Half of Britons would consider returning to work after their official retirement, with more wanting to avoid boredom than being forced to do so for financial reasons.
New research from leisure company Whitbread reveals that as many as 23.5 million Britons – half the current adult population - would return to full or part time work, suggesting that employers could face increasing demands for flexible working arrangements from older people as they move back into the workplace.
The research found that three-quarters said that work was a way to keep themselves mentally stimulated, with almost six out of ten (57 per cent) saying that they would do so for the money.
But one in five admitted that they wanted to keep working in order to get away from their partner.
Whitbread said it had seen an increase in retirees and over 50s making the decision to return to work. In addition industry figures also show that over the last seven years the employment rate for older people has risen faster than that of the working age population as a whole.
The UK’s women lead the charge back to work with 54 per cent saying they would consider returning, while 47 per cent of men would consider a return if the right job suited them.
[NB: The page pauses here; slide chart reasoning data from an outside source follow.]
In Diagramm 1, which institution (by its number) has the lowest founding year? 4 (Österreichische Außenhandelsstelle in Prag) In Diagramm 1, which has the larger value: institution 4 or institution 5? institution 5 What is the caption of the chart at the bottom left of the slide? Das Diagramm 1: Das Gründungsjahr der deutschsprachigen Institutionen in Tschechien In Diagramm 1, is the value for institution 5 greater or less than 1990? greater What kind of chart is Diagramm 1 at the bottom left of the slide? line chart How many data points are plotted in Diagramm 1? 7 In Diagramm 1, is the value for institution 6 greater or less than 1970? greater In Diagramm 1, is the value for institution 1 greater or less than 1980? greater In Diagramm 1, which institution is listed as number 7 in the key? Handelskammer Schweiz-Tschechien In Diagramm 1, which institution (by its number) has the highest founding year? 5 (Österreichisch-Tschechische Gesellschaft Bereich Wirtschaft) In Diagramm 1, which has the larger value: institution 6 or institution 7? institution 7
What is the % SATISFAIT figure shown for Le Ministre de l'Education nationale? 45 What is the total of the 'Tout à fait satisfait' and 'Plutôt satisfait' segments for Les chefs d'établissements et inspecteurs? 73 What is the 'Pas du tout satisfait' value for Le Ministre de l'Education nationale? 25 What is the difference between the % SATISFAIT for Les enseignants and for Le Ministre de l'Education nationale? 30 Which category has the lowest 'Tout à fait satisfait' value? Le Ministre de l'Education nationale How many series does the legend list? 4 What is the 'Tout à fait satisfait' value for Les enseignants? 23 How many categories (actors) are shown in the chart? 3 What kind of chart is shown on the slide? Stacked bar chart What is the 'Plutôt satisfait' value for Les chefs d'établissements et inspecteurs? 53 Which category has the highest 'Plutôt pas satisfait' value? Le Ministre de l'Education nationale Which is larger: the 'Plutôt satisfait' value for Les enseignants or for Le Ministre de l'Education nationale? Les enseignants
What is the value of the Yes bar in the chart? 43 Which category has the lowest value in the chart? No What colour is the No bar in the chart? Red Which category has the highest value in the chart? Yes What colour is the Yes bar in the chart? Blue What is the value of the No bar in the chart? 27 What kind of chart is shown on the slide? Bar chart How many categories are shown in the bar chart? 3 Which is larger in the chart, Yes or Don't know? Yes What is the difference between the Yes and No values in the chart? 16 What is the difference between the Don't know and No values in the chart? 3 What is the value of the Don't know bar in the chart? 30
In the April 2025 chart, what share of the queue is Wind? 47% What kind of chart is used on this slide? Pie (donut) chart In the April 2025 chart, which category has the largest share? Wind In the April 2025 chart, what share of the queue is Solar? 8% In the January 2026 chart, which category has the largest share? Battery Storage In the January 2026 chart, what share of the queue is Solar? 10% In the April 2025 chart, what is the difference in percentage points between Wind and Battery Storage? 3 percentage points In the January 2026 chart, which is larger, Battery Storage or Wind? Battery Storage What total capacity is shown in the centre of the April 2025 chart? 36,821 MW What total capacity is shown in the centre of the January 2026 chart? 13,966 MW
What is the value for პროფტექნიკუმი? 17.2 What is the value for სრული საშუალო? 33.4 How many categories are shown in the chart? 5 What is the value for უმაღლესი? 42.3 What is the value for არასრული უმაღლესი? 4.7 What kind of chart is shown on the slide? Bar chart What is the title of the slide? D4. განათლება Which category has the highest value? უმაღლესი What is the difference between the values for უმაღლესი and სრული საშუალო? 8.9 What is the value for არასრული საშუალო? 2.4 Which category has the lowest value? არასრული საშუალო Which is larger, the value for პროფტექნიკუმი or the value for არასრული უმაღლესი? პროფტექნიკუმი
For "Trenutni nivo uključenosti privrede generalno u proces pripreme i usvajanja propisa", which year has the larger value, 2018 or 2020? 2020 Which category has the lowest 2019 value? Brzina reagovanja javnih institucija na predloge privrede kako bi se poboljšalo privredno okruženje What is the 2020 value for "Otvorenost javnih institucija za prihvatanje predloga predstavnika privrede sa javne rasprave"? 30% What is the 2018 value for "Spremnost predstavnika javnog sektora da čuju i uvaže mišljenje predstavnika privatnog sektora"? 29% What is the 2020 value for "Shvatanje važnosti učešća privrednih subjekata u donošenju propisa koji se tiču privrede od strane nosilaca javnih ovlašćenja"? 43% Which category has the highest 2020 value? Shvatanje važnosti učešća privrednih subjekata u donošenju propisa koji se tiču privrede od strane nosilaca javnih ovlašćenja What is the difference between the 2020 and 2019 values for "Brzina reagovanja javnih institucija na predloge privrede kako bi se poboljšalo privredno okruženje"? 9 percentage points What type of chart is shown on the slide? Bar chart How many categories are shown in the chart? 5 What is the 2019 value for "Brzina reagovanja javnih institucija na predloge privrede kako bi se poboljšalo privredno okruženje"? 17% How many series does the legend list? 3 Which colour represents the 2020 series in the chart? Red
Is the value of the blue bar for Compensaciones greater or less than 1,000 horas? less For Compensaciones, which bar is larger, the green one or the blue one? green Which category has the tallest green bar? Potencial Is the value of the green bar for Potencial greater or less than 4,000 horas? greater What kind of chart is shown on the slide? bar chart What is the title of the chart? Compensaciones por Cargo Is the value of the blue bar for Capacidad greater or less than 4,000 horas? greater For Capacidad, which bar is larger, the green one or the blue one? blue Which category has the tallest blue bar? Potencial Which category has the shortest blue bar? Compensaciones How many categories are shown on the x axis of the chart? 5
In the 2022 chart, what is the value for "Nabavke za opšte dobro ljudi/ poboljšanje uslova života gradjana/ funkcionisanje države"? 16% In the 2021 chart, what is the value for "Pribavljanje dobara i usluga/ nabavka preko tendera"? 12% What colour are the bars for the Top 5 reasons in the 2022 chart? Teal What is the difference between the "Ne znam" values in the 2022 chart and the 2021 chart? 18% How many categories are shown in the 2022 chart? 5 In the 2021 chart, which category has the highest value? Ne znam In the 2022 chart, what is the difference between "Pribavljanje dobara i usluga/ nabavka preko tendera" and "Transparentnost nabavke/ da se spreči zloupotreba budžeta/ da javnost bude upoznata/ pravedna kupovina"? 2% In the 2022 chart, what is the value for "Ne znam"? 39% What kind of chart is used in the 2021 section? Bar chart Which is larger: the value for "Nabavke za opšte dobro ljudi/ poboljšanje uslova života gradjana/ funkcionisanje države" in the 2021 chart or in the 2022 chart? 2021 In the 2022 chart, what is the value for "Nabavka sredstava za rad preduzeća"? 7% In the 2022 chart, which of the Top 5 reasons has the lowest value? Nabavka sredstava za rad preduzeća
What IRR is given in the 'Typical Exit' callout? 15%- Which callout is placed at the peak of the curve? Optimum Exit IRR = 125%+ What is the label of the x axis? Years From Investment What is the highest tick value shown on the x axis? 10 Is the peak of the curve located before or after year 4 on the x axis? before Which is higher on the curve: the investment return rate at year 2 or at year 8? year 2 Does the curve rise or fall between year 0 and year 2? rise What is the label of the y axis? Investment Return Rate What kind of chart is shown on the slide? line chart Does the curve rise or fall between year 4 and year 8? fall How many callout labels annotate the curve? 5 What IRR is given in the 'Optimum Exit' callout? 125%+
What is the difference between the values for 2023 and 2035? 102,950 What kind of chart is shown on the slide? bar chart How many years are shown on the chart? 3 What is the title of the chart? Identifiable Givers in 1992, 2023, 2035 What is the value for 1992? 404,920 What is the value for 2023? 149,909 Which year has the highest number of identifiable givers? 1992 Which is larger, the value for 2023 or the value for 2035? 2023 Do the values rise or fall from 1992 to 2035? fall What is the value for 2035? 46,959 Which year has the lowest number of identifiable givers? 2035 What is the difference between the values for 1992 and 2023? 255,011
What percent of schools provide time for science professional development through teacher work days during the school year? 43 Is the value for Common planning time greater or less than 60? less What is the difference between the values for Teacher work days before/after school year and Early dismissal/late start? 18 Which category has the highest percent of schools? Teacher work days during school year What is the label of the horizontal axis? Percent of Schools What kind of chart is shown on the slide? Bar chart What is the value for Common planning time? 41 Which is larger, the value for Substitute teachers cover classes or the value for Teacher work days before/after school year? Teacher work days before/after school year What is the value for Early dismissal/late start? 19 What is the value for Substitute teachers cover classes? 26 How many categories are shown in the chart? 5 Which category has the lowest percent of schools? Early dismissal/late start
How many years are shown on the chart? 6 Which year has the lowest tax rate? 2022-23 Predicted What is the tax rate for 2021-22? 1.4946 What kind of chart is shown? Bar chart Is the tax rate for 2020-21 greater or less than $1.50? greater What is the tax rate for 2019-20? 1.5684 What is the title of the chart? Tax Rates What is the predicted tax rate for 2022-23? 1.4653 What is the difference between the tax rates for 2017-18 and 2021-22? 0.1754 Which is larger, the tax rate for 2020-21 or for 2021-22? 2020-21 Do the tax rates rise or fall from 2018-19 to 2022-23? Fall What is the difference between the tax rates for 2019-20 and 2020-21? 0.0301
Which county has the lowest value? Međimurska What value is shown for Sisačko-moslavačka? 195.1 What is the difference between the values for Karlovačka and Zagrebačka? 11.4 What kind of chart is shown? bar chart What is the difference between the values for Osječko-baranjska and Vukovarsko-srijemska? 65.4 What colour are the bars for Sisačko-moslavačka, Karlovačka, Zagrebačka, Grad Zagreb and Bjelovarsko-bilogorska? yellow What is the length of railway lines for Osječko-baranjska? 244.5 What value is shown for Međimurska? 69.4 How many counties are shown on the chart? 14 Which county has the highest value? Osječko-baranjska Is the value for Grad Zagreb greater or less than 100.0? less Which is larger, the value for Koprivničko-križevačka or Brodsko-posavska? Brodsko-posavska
People in the West Midlands appeared to be the most keen to return to work with 60 per cent compared to those asked in East Anglia where only 38 per cent stated they would do so.
Angie Risley, director of human resources at Whitbread, said: “Recent reports have shown that the number of people living to 80 will double by 2050, and in light of this many of these individuals will want to continue to work after retirement age for a variety of reasons. Employers need to prepare for this.”
“We have always made a point of welcoming older staff. Not only do they bring a degree of confidence, reliability, experience and maturity to the workplace but they also have great skills when dealing with customers.”
“Our research shows a significant amount of people want to return to work for many different reasons which is great news for employers facing a skills shortage. But it is important that if people are looking for a change of career at a later point in life they consider a workplace that is flexible and meets their needs.”